A renowned constitution lawyer, Olukayode Ajulo, has counselled lawyers in the country to be wary of politicising the issue of obtaining 25 percent in FCT as a requirement to win the presidential election.
Mr Ajulo told the News Agency of Nigeria on Sunday in Abuja against the backdrop of some lawyers insisting that securing 25 per cent of votes in FCT was necessary to secure victory for any presidential candidate.
NAN reports that only Peter Obi, the candidate of Labour Party secured 25 per cent in FCT in the February 25 general elections, while the president-elect, Bola Tinubu, the APC candidate, scored 20 per cent.
This has generated a lot of comments and reactions from legal practitioners, while some are giving credence to the 25 per cent, others said the FCT should be treated as a state
Mr Ajulo, however, said politics had been mixed with law in order to please certain quarters of the political class, adding that it was a dangerous mix.

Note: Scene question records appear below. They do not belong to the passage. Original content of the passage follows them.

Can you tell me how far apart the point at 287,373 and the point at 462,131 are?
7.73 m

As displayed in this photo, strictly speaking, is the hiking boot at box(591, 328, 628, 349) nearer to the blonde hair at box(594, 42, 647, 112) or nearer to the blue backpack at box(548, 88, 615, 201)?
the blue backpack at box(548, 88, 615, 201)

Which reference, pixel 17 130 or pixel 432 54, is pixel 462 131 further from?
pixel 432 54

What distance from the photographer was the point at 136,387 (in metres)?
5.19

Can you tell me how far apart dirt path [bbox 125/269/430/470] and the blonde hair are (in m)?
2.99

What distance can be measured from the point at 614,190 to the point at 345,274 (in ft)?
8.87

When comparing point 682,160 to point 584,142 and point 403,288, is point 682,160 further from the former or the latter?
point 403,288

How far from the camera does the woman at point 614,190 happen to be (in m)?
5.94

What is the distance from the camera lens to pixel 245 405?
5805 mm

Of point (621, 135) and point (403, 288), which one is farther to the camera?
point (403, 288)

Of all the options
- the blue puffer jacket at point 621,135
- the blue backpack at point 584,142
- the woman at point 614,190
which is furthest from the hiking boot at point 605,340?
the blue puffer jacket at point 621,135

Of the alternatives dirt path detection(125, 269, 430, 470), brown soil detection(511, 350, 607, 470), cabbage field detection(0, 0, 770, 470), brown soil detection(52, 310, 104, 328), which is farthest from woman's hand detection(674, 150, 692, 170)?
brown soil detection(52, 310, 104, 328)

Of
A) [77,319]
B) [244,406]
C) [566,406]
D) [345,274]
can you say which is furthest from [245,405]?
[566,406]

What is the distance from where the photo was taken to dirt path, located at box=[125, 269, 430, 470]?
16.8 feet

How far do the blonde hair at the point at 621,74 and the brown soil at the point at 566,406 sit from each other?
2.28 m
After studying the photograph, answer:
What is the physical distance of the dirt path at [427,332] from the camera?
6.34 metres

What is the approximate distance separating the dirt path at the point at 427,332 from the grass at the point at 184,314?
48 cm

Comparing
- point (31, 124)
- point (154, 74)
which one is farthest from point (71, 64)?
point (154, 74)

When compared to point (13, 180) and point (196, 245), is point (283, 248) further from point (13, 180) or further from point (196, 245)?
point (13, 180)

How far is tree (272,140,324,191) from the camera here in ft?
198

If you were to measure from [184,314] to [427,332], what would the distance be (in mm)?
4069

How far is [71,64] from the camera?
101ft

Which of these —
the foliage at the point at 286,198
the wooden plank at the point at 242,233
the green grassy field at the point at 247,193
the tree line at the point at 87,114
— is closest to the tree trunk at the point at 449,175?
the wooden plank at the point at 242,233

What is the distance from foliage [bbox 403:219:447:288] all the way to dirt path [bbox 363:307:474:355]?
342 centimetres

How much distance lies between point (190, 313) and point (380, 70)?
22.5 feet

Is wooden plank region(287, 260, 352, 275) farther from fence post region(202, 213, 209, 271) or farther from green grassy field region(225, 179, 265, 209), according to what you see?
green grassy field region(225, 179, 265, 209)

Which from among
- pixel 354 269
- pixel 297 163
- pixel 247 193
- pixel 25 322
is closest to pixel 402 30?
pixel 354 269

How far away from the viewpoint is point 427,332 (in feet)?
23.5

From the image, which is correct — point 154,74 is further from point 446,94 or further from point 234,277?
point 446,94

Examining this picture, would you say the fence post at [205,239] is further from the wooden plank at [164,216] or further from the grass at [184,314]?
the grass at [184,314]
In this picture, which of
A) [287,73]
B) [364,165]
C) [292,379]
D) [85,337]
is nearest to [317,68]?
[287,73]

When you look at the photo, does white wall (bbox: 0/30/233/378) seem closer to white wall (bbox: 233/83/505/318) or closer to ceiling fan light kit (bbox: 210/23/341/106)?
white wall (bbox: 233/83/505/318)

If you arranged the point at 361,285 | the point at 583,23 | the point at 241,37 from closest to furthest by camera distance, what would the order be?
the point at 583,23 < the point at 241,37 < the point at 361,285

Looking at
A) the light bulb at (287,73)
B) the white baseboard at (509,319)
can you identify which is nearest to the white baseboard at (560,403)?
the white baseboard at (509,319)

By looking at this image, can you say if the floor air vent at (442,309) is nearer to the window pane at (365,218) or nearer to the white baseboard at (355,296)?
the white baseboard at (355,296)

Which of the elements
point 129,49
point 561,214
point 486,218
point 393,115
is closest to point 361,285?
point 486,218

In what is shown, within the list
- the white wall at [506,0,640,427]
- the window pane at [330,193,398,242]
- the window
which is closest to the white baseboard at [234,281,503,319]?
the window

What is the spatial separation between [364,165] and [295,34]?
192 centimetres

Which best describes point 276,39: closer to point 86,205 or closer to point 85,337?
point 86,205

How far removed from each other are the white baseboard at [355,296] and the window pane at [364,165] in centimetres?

Mr Ajulo said “there is politics, and there is law and while they can sometimes intersect, they should not be muddled up when discussing pertinent legal issues.”
He said such legal issues had the potential of affecting the nationhood of the country and the collective development of her citizens.
He said, it was disturbing when some of his professional colleagues analysed issues of 25 per cent requirement, saying some of the comments were uncomfortable and a gross misinterpretation.
“Some lawyers give certain legal opinions they do not even believe in because of politics, it is the common man on the streets that suffers this dangerous game of deliberate misinterpretation of our laws.”
Mr Ajulo said the deliberate misinterpretation of some lawyers was a mockery of the nation’s constitution and the legal profession, adding that such had a way of turning to hunt its makers.
He said that it was imperative to set the record straight amidst the brouhaha surrounding the interpretation of section 134(2) of the Constitution and the multifarious explanations by public commentators and senior lawyers.
He further said that there was need to state the true position of the law, devoid of emotion and political sentiments.
“There are two opposing sides in the arguments, those who argue that for a candidate to be declared winner, he must get 25 per cent of the votes cast in FCT asides meeting other constitutional criteria.
“Also, there are those who contend that a candidate needs not poll 25 per cent of the votes cast in FCT to be declared winner, so far as he meets other constitutional requirements.”
He said, “candidate for an election to the office of the president shall be deemed to have been duly elected where, there being more than two candidates for the election.
“First, he has the highest number of votes cast at the election; and secondly he has not less than one-quarter of the votes cast at the election in each of at least two-thirds of all the states in the Federation and the FCT.
According to him, even though the FCT is not a state, the constitution has clothed it with the toga of a state and all the powers of a governor in a state is vested in the minister of the FCT.
He said, while the Houses of Assembly of the 36 States of the Federation legislate for each state respectively, the National Assembly makes laws for the FCT.
He further said that while the states had their respective local government areas, the FCT also has area councils.
The constitutional lawyer said, “a reasonable, just and sensible interpretation of section 134(2) would then be that scoring 25 per cent of the votes cast in the FCT is like scoring 25 per cent in any other State of the federation.”